▶ _Job_
Return the listing's lines word for word, from the line with "Does pond [left=0, top=410, right=340, bottom=453]" to the line with "28.7 metres", including both of those lines.

(Spatial question records)
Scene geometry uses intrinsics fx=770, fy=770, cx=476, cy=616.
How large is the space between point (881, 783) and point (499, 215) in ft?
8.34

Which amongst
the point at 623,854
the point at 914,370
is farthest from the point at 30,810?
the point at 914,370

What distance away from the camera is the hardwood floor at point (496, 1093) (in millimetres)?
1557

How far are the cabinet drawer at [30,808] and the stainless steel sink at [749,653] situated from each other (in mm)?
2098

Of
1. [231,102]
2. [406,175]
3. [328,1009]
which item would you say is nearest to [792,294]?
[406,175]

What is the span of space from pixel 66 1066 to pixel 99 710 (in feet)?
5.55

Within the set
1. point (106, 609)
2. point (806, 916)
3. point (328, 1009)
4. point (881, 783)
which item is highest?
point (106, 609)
...
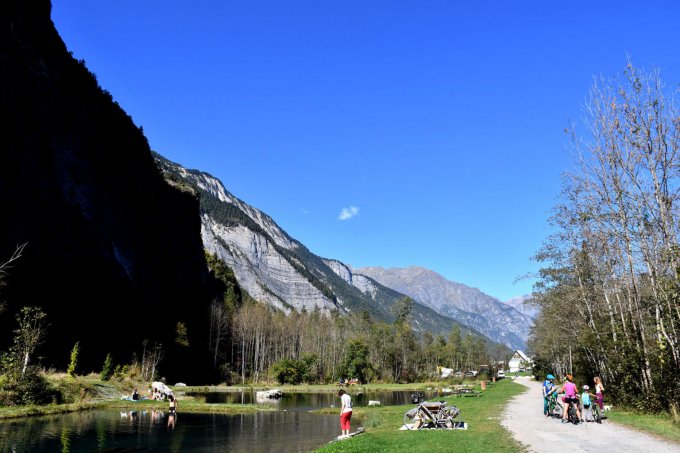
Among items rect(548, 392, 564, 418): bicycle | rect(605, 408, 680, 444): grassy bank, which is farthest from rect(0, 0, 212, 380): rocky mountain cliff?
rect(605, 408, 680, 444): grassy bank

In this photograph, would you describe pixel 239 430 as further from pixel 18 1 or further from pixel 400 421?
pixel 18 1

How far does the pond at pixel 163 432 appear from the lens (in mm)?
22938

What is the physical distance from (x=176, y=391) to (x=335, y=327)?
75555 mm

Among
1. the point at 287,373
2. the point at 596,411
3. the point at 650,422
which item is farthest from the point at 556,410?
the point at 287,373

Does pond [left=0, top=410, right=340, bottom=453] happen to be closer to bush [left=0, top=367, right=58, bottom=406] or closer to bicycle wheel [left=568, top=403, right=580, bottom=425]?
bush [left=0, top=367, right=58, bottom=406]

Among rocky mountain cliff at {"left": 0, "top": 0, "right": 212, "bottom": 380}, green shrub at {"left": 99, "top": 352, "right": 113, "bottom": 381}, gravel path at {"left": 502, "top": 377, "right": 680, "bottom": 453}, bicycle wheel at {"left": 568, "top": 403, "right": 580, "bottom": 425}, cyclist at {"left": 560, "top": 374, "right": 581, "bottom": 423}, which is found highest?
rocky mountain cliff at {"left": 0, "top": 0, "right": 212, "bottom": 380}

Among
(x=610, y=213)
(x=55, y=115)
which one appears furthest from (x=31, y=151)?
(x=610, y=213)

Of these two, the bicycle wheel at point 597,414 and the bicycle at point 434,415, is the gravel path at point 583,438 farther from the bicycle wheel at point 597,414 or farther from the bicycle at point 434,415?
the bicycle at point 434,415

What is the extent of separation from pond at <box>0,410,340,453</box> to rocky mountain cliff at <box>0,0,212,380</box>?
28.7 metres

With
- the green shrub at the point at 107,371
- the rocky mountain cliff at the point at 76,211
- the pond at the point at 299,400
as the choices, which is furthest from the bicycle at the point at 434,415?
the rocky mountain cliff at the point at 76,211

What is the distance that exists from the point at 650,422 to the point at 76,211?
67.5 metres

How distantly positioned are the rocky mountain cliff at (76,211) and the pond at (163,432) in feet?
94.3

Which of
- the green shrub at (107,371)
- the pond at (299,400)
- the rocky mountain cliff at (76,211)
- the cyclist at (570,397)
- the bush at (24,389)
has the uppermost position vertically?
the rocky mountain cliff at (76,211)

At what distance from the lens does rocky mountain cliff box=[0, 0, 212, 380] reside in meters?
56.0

▶ _Task output_
Does pond [left=0, top=410, right=340, bottom=453] happen to be closer to bush [left=0, top=367, right=58, bottom=406] or closer to bicycle wheel [left=568, top=403, right=580, bottom=425]?
bush [left=0, top=367, right=58, bottom=406]

Among rocky mountain cliff at {"left": 0, "top": 0, "right": 212, "bottom": 380}, green shrub at {"left": 99, "top": 352, "right": 113, "bottom": 381}, gravel path at {"left": 502, "top": 377, "right": 680, "bottom": 453}, bicycle wheel at {"left": 568, "top": 403, "right": 580, "bottom": 425}, cyclist at {"left": 560, "top": 374, "right": 581, "bottom": 423}, which is found highest?
rocky mountain cliff at {"left": 0, "top": 0, "right": 212, "bottom": 380}

Among
(x=610, y=213)
(x=55, y=115)
which one appears furthest from (x=31, y=151)?
(x=610, y=213)

Of these two, the bicycle wheel at point 597,414 and the bicycle at point 434,415, is the gravel path at point 583,438 farther from the bicycle wheel at point 597,414 or farther from the bicycle at point 434,415?
the bicycle at point 434,415

What is the extent of separation from pond at <box>0,410,340,453</box> to rocky mountain cliff at <box>0,0,212,380</box>?
28.7 metres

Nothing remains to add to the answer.